Un cinéphile dans la ville.

Critiques ciné et autres.

Publié le par Hugo Brown
Publié dans : #Cinéma

Dans le désert jordanien, le jeune réalisateur Naji Abu Nowar filme le récit d’apprentissage du jeune Theeb – qui donne son nom au film – dans une Péninsule Arabique sous occupation britannique pendant la Première Guerre Mondiale. Un premier long-métrage plein de qualités.

"Theeb - la naissance d'un chef", un film de Naji Abu Nowar

Péninsule Arabique, 1916, sous l'occupation britannique. Dans un campement bédouin, au cœur du désert, le jeune Theeb, 10 ans, vit avec son grand frère Hussein, qui lui transmet les traditions ancestrales. Une nuit, un officier britannique s'invite dans la communauté : Hussein accepte de le guider à la recherche d'un puits, sur la route de la Mecque. Mais Theeb refuse de se séparer de son frère et décide de les suivre à distance.

 

 

Naji Abu Nowar, jeune cinéaste britannico-jordanien né à Oxford avant de retourner à Amman à l’âge de 23 ans, a choisi de situer son premier film dans la Péninsule Arabique pendant la Première Guerre Mondiale, exactement au même moment que l’intrigue du film culte de David Lean Lawrence d’Arabie, tourné d’ailleurs au même endroit.
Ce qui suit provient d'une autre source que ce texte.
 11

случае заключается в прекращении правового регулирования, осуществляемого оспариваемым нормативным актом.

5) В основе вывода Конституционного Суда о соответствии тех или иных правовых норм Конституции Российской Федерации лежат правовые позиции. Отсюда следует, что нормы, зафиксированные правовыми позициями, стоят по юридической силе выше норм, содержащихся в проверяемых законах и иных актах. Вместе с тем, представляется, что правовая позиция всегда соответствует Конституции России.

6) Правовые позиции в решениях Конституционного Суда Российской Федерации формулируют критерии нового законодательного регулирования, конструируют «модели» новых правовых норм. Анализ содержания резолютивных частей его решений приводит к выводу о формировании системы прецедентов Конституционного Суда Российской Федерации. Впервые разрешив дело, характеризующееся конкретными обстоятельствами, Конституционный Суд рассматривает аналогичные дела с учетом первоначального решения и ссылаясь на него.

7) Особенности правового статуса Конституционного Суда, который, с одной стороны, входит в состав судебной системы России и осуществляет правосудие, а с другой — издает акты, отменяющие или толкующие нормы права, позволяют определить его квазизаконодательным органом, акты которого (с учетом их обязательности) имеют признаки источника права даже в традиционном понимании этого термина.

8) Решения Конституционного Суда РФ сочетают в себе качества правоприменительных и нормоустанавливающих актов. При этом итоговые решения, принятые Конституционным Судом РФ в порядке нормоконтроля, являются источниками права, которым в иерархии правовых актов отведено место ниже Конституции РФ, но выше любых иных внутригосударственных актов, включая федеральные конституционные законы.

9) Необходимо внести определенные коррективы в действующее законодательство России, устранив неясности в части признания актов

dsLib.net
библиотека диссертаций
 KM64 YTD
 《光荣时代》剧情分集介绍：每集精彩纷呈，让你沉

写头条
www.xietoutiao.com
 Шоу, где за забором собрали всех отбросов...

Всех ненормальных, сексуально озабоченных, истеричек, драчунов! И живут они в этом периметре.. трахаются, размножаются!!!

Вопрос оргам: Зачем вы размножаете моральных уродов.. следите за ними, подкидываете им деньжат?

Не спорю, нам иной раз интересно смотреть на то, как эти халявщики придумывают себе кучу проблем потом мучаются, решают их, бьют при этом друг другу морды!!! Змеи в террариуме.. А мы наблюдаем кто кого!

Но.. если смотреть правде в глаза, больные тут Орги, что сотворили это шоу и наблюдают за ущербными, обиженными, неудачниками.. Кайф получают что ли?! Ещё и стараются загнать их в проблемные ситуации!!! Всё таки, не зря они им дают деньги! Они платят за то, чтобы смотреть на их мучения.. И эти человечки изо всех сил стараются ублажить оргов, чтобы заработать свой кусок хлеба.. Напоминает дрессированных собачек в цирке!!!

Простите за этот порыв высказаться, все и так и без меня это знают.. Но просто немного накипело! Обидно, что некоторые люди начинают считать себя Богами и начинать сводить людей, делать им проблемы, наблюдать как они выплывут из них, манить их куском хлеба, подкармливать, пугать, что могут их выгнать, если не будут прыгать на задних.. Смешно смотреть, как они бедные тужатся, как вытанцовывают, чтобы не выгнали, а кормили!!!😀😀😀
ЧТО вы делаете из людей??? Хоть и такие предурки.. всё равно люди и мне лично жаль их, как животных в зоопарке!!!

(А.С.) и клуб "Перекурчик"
C’est à cette époque de conflit que les bédouins se révoltent contre l’Empire Ottoman alors que les Britanniques construisent des lignes de chemin de fer qui transforment radicalement la vie des autochtones.

 

Tourné avec des acteurs non-professionnels issus des dernières tribus nomades de Jordanie, ce premier film tire profit de ses paysages hors du commun et s’inspire de l’esthétique des westerns de Sergio Leone ou John Ford. La mise en scène à hauteur d’enfant se concentre rapidement sur le jeune héros, Theeb, qui veut dire « loup » en langue bédouine et est considéré comme une divinité dans cette culture, symbole de force et de courage. Sur une intrigue assez simple, le réalisateur parvient à livrer quelque chose de très subtil sur l’apprentissage de la vie de ce garçon. Les conflits politiques, présents mais en arrière-plan, laissent place à un drame entre survie et tragédie shakespearienne. Une belle réussite couronnée par une nomination en février 2016 à l’Oscar du meilleur film en langue étrangère, représentant la Jordanie.